§ **Exercise brief**: Copy out every line of the records below word for word, leaving out the pictures.

§ **Data shown**:
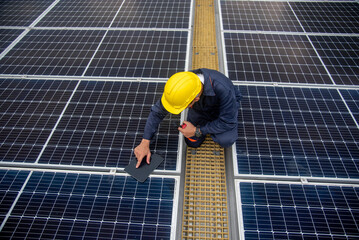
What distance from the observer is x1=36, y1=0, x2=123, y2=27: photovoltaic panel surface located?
5.85 meters

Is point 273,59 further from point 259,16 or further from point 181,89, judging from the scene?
point 181,89

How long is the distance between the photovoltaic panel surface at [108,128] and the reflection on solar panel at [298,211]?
1.57 meters

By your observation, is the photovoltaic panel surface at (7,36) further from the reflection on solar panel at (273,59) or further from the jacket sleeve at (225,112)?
the reflection on solar panel at (273,59)

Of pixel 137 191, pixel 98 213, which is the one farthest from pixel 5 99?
pixel 137 191

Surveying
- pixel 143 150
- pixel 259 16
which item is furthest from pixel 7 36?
pixel 259 16

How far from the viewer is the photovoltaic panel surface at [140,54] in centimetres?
442

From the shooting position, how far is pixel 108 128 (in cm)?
350

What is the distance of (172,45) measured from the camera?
16.4ft

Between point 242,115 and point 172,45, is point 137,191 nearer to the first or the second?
point 242,115

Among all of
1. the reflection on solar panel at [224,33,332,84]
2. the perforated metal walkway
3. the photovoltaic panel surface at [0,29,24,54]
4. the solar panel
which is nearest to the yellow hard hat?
the perforated metal walkway

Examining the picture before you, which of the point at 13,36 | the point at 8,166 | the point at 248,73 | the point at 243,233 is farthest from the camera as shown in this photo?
the point at 13,36

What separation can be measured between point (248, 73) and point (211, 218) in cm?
367

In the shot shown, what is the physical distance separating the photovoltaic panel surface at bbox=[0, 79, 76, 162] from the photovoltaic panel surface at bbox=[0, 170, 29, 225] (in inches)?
10.8

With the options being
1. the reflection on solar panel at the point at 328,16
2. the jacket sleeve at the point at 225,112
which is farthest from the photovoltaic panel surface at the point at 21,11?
the reflection on solar panel at the point at 328,16
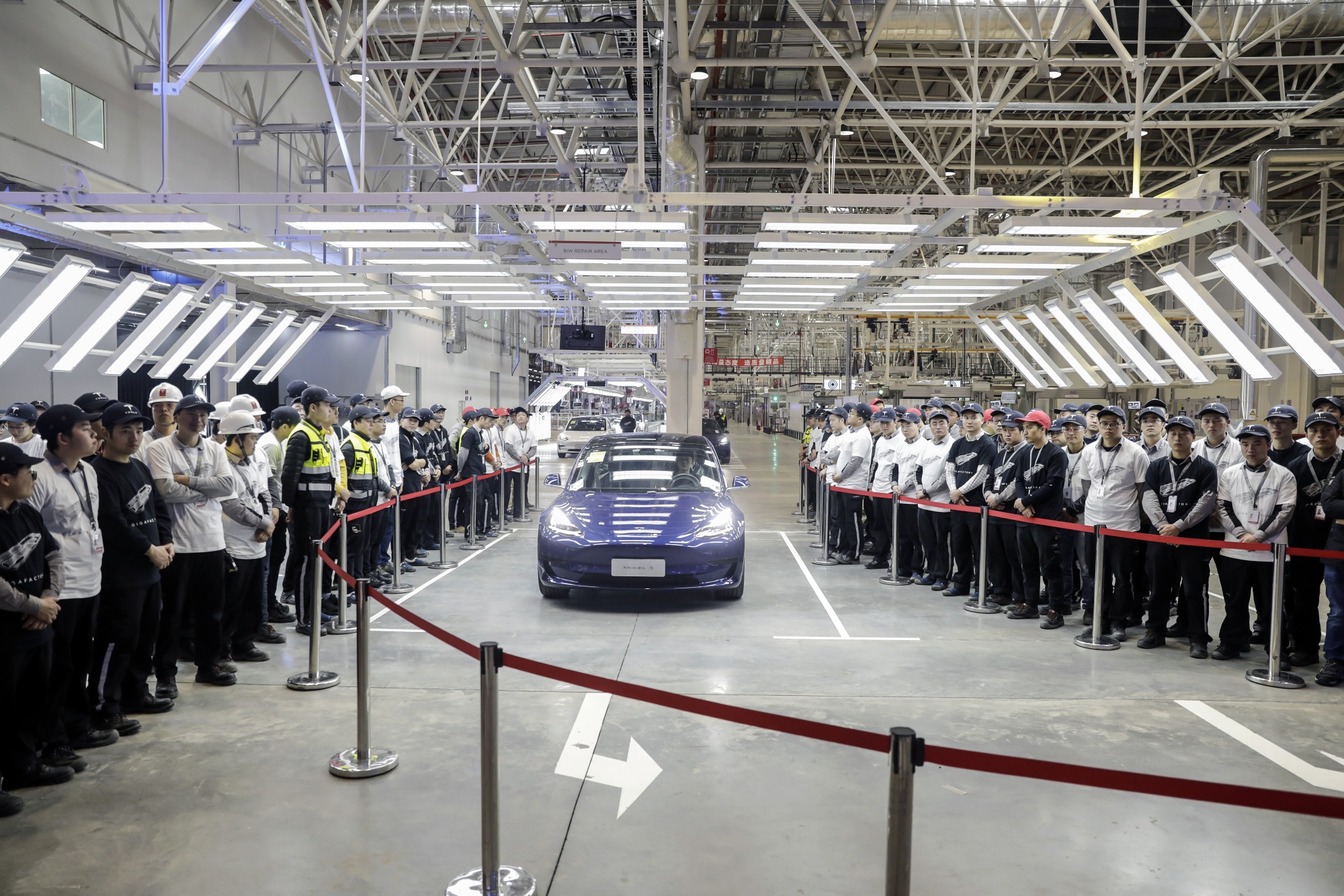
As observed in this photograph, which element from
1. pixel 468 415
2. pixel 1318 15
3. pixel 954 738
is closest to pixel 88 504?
pixel 954 738

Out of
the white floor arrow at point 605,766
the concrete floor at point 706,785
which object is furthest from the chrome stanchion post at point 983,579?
the white floor arrow at point 605,766

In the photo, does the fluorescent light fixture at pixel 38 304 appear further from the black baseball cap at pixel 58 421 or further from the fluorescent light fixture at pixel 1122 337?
the fluorescent light fixture at pixel 1122 337

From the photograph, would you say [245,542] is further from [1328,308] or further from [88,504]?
[1328,308]

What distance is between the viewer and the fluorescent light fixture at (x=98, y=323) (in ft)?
34.7

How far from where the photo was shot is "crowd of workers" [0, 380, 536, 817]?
143 inches

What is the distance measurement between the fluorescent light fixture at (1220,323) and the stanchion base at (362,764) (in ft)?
25.9

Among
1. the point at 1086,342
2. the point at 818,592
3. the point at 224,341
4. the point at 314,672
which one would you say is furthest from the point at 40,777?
the point at 1086,342

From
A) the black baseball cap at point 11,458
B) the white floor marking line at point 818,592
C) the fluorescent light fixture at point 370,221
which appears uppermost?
the fluorescent light fixture at point 370,221

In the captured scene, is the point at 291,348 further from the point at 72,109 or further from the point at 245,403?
the point at 245,403

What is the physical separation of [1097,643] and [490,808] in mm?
5045

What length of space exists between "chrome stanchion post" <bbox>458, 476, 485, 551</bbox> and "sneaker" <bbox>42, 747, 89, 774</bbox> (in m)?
6.62

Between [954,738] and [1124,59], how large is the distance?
7028 mm

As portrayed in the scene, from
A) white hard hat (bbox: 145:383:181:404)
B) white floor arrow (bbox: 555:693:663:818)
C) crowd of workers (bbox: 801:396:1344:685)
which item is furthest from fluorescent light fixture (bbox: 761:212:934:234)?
white hard hat (bbox: 145:383:181:404)

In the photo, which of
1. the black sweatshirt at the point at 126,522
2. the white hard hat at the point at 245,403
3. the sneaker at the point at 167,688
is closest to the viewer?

§ **Solved exercise**:
What distance from the observer is x1=36, y1=0, x2=123, y2=27: photovoltaic panel surface located?
5.85 meters

Is point 273,59 further from point 259,16 or further from point 181,89, judging from the scene?
point 181,89

How long is the distance between the photovoltaic panel surface at [108,128] and the reflection on solar panel at [298,211]?
1.57 meters

By your observation, is the photovoltaic panel surface at (7,36) further from the reflection on solar panel at (273,59) or further from the jacket sleeve at (225,112)?
the reflection on solar panel at (273,59)

Of pixel 137 191, pixel 98 213, which is the one farthest from pixel 5 99?
pixel 137 191

Surveying
- pixel 143 150
- pixel 259 16
which item is furthest from pixel 7 36?
pixel 259 16

How far from the viewer is the photovoltaic panel surface at [140,54] in centimetres?
442

From the shooting position, how far is pixel 108 128 (in cm)?
350

What is the distance of (172,45) measured from the camera?
16.4ft

Between point 242,115 and point 172,45, is point 137,191 nearer to the first or the second?
point 242,115

Among all of
1. the reflection on solar panel at [224,33,332,84]
2. the perforated metal walkway
3. the photovoltaic panel surface at [0,29,24,54]
4. the solar panel
which is nearest to the yellow hard hat?
the perforated metal walkway

Examining the picture before you, which of the point at 13,36 | the point at 8,166 | the point at 248,73 | the point at 243,233 is farthest from the camera as shown in this photo?
the point at 13,36

What separation can be measured between point (248, 73) and point (211, 218) in cm?
367

In the shot shown, what is the physical distance separating the photovoltaic panel surface at bbox=[0, 79, 76, 162] from the photovoltaic panel surface at bbox=[0, 170, 29, 225] (in inches)?
10.8

With the options being
1. the reflection on solar panel at the point at 328,16
2. the jacket sleeve at the point at 225,112
which is farthest from the photovoltaic panel surface at the point at 21,11?
the reflection on solar panel at the point at 328,16
As observed in this photograph, which element from
1. pixel 468 415
2. pixel 1318 15
3. pixel 954 738
is closest to pixel 88 504?
pixel 954 738

Out of
the white floor arrow at point 605,766
the concrete floor at point 706,785
which object is furthest from the chrome stanchion post at point 983,579?
the white floor arrow at point 605,766

In the photo, does the fluorescent light fixture at pixel 38 304 appear further from the black baseball cap at pixel 58 421 or further from the fluorescent light fixture at pixel 1122 337?
the fluorescent light fixture at pixel 1122 337

From the photograph, would you say [245,542] is further from [1328,308] or further from [88,504]?
[1328,308]

What distance is between the viewer and the fluorescent light fixture at (x=98, y=323) (in ft)?
34.7

How far from where the photo was shot is "crowd of workers" [0, 380, 536, 817]?
143 inches

What is the distance measurement between the fluorescent light fixture at (1220,323) and the stanchion base at (362,764) (in ft)?
25.9

Among
1. the point at 1086,342
2. the point at 818,592
3. the point at 224,341
4. the point at 314,672
which one would you say is furthest from the point at 40,777?
the point at 1086,342

From
A) the black baseball cap at point 11,458
B) the white floor marking line at point 818,592
C) the fluorescent light fixture at point 370,221
which appears uppermost?
the fluorescent light fixture at point 370,221

In the captured scene, is the point at 291,348 further from the point at 72,109 or further from the point at 245,403?
the point at 245,403

What is the physical separation of [1097,643] and [490,808] in mm?
5045

What length of space exists between "chrome stanchion post" <bbox>458, 476, 485, 551</bbox> and "sneaker" <bbox>42, 747, 89, 774</bbox> (in m)?
6.62

Between [954,738] and [1124,59], how large is the distance?
7028 mm

As portrayed in the scene, from
A) white hard hat (bbox: 145:383:181:404)
B) white floor arrow (bbox: 555:693:663:818)
C) crowd of workers (bbox: 801:396:1344:685)
which item is furthest from fluorescent light fixture (bbox: 761:212:934:234)?
white hard hat (bbox: 145:383:181:404)

In the photo, which of
1. the black sweatshirt at the point at 126,522
2. the white hard hat at the point at 245,403
3. the sneaker at the point at 167,688
is closest to the viewer?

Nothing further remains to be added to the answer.